Chess in Australia must be hard.
“Check, mate”
“Checkmate?”
“What?”
“Huh?”
COP: Know why I stopped you?
MAN IN A RESTAURANT EATING FRIED CHICKEN: Huh?
COP: You’re using a knife and fork. Step away from the chicken
My son put his dish in the sink so I rushed him to urgent care.
I’ve literally never clicked copied and pasted text and thought, “I’m so glad it kept the formatting and font from the other document.”
I feel like dry shampoo is the equivalent of unicorn blood for hair—it will keep it alive, but it will be a half-life, a cursed life…
me, several minutes after lying about being able to fly a hot air balloon: im just gonna go this way
Killer with knife to my throat: it’s ironic how you’re about to die in your living room.
Me: actually, that’s not really what ironic means.
Here’s another great thing about hot tubs [pulls out a bowl of fully cooked ramen from under the water]
Me: Ok to empty the dishwasher I need to clear things away from the dish rack and before I do that I need to clear space in the drawer and before that…
~later~
My wife: Why are you on the roof painting the chimney?
Me: So I can empty the dishwasher.
*lands on other planet*
“Take me to your pain medication”
My youngest once got ahold of the scissors and gave herself a haircut. It wasn’t bad. So now every 6 weeks we casually leave them out.

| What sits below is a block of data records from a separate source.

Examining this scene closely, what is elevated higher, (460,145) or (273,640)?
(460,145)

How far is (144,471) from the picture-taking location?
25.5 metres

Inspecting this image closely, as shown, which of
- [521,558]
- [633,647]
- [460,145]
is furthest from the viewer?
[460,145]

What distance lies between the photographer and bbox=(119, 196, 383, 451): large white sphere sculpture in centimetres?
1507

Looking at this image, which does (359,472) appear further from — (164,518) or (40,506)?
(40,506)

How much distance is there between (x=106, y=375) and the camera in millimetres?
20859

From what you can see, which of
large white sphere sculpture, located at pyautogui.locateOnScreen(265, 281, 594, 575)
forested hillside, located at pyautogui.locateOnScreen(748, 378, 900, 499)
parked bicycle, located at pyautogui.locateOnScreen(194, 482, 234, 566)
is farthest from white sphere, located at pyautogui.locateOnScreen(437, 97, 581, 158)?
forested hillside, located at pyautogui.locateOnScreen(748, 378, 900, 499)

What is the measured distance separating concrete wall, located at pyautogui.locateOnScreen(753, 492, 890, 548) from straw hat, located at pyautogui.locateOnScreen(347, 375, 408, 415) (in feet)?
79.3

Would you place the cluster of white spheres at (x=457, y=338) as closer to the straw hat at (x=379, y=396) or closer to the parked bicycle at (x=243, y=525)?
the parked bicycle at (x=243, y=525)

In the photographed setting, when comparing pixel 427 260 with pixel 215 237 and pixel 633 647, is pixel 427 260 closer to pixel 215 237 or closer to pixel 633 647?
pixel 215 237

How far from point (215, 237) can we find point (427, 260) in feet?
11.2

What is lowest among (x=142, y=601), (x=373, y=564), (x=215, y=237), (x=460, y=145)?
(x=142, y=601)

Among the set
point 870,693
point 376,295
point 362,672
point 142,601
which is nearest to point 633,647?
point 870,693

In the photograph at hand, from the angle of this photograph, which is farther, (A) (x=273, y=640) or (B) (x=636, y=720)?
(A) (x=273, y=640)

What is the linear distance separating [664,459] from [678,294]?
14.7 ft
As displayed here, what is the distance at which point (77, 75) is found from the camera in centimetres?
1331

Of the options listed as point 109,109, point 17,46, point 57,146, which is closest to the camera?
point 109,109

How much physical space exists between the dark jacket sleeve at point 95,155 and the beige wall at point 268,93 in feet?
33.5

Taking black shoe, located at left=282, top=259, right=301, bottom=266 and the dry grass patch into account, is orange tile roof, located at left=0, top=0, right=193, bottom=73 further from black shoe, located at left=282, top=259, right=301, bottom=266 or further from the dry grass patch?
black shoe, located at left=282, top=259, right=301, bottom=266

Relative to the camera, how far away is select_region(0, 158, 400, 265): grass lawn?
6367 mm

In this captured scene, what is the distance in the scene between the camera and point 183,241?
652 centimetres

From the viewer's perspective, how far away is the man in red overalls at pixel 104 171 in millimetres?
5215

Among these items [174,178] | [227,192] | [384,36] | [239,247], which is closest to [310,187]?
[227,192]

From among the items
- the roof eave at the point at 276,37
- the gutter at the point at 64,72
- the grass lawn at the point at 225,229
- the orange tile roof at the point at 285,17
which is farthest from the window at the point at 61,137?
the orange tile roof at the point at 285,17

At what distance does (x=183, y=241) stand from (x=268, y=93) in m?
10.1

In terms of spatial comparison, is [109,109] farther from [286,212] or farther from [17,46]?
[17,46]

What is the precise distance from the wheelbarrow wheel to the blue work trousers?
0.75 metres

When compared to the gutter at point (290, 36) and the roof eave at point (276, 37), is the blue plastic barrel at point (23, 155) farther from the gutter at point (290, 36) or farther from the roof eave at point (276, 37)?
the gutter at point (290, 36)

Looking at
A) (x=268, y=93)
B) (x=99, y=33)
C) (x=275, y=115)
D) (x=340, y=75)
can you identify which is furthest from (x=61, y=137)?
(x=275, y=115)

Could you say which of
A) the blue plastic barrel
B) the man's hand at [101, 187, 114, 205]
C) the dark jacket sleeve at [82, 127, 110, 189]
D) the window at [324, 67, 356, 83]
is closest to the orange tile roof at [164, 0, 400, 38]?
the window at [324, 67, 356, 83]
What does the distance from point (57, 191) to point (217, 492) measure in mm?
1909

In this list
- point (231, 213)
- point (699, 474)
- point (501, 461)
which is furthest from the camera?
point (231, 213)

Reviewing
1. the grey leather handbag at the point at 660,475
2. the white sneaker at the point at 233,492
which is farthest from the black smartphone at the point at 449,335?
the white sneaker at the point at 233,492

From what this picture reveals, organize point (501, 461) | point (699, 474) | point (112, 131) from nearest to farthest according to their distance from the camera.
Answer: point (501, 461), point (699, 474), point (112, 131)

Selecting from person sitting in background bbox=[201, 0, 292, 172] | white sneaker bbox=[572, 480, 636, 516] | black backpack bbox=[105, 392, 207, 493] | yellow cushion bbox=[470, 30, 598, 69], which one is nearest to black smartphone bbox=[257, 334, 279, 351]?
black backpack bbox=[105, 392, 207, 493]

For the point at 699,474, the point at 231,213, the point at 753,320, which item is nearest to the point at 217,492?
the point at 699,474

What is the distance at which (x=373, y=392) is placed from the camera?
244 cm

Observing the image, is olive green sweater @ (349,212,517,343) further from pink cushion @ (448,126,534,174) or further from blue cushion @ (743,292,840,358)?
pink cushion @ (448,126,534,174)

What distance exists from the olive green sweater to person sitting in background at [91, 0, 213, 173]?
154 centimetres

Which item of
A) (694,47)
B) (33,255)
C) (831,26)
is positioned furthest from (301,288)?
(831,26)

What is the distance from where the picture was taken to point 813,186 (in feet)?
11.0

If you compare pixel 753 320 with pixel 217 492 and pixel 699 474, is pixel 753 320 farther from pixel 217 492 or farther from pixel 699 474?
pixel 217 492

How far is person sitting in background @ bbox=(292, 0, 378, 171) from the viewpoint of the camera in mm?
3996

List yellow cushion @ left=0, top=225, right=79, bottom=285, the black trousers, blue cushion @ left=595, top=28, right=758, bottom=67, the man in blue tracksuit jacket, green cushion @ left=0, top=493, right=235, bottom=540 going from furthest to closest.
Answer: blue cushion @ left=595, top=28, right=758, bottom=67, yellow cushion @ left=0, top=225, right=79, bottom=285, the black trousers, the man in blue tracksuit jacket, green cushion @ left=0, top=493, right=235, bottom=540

i was doing yard work today when i stopped to tell a pile of leaves how cold fusion works. needless to say they were blown away.
“Can I take your order?”
Wait, take it where?
“No, not-”
I haven’t even given you my order yet
“I mean-”
WHERE ARE YOU TAKING MY ORDER
Apparently saying, “You mad, bro?” is frowned upon if you work in customer service.